[Aufgabe] Gib aus dem Auszug über den Tatort den Abschnitt von „Das ist mir“ bis einschließlich „nicht mehr aus.“ wörtlich wieder.

[Ausgewählter Auszug]

········

Umso erstaunlicher finde ich es, dass der Tatort auf manchen Bewertungsportalen gnadenlos durchgefallen ist.

Es sind nicht alle für experimentelles, abgefahrenes Zeug zu haben. Aber mir gefällt’s. Ich finde das gut, wenn man experimentiert und auch mal ausschöpft, was moderne Kameratechnik und -führung leisten kann.

Das ist mir vor einigen Jahren schon bei den Vorabendserien, den 18:00-20:15-Uhr-Krimis aufgefallen. Früher waren die so gröge und platt gefilmt wie alte Derrick- oder Der-Alte-Serien, bei denen die Kamera einfach starr in der Ecke stand und das Zimmer in der Totalen zeigte und die Dialoge hölzern aufgesagt waren. Als Kind habe ich Derrick gern gesehen, heute hält man das nicht mehr aus.

········

[Gesammelte Dateneinträge]
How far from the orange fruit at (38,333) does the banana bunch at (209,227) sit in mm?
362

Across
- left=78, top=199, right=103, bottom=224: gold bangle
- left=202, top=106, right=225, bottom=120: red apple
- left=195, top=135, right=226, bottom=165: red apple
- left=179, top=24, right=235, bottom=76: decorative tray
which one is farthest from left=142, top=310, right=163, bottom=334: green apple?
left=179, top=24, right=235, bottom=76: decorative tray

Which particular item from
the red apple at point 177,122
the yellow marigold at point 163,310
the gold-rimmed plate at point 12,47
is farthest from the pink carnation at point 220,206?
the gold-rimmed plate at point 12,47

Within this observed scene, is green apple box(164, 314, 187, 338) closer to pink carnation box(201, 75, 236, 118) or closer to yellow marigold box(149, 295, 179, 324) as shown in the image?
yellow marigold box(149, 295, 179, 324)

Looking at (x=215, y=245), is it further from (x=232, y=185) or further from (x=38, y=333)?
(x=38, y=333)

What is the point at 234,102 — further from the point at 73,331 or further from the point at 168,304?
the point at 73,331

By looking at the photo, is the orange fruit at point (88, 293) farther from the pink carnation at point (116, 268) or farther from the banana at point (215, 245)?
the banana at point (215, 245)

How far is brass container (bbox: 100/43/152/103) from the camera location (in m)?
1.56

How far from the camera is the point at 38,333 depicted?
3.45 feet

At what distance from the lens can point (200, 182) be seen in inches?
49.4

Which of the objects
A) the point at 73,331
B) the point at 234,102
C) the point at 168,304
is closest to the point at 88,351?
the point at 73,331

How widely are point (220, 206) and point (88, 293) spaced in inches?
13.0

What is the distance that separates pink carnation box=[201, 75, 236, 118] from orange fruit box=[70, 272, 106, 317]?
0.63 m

········

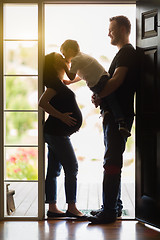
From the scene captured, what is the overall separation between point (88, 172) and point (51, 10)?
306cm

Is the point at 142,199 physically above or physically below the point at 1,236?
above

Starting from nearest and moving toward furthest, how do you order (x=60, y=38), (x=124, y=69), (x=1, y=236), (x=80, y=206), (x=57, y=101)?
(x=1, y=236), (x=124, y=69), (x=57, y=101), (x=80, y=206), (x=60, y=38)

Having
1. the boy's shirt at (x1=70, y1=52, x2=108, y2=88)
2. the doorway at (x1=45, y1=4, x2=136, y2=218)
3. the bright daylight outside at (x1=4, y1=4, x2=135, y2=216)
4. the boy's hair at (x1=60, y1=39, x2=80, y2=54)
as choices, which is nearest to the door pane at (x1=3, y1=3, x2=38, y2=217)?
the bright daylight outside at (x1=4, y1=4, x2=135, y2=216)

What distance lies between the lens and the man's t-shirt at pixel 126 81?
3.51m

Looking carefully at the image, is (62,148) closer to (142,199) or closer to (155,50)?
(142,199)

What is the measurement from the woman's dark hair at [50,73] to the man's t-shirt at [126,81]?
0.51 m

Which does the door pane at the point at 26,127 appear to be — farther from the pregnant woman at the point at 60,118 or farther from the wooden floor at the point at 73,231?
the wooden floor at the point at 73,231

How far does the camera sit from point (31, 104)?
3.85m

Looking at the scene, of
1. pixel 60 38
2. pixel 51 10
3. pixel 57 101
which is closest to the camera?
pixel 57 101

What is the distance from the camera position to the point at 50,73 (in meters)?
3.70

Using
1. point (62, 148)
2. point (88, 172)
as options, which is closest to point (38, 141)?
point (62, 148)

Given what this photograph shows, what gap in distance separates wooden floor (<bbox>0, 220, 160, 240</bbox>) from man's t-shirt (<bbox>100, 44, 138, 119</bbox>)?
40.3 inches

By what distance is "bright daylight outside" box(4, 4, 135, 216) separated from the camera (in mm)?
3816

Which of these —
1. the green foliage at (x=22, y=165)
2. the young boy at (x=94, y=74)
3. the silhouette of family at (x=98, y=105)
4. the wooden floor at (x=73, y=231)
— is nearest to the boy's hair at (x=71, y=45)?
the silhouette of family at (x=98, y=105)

········

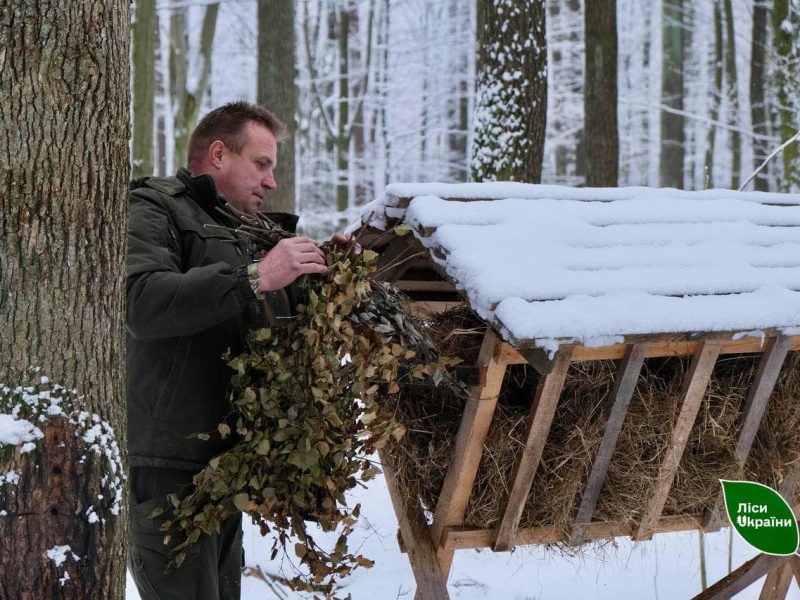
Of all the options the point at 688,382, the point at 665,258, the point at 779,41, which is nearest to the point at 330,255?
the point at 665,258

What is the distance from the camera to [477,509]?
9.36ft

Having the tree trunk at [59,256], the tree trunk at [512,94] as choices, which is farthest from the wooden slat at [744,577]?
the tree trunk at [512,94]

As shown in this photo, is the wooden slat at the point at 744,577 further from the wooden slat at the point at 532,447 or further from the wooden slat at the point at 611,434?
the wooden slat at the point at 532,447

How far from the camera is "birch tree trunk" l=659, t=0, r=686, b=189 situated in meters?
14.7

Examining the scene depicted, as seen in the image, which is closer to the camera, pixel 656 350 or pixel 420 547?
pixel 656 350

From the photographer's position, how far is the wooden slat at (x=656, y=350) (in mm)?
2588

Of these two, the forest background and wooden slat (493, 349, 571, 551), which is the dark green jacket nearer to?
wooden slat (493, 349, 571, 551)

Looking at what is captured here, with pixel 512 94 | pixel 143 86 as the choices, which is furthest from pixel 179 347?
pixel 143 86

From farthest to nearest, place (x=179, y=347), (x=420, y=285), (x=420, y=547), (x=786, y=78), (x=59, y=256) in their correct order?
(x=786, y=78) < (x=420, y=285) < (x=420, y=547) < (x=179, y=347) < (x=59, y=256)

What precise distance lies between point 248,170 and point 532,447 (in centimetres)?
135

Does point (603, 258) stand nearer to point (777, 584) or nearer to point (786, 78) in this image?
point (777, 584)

········

[Antwort]
Das ist mir vor einigen Jahren schon bei den Vorabendserien, den 18:00-20:15-Uhr-Krimis aufgefallen. Früher waren die so gröge und platt gefilmt wie alte Derrick- oder Der-Alte-Serien, bei denen die Kamera einfach starr in der Ecke stand und das Zimmer in der Totalen zeigte und die Dialoge hölzern aufgesagt waren. Als Kind habe ich Derrick gern gesehen, heute hält man das nicht mehr aus.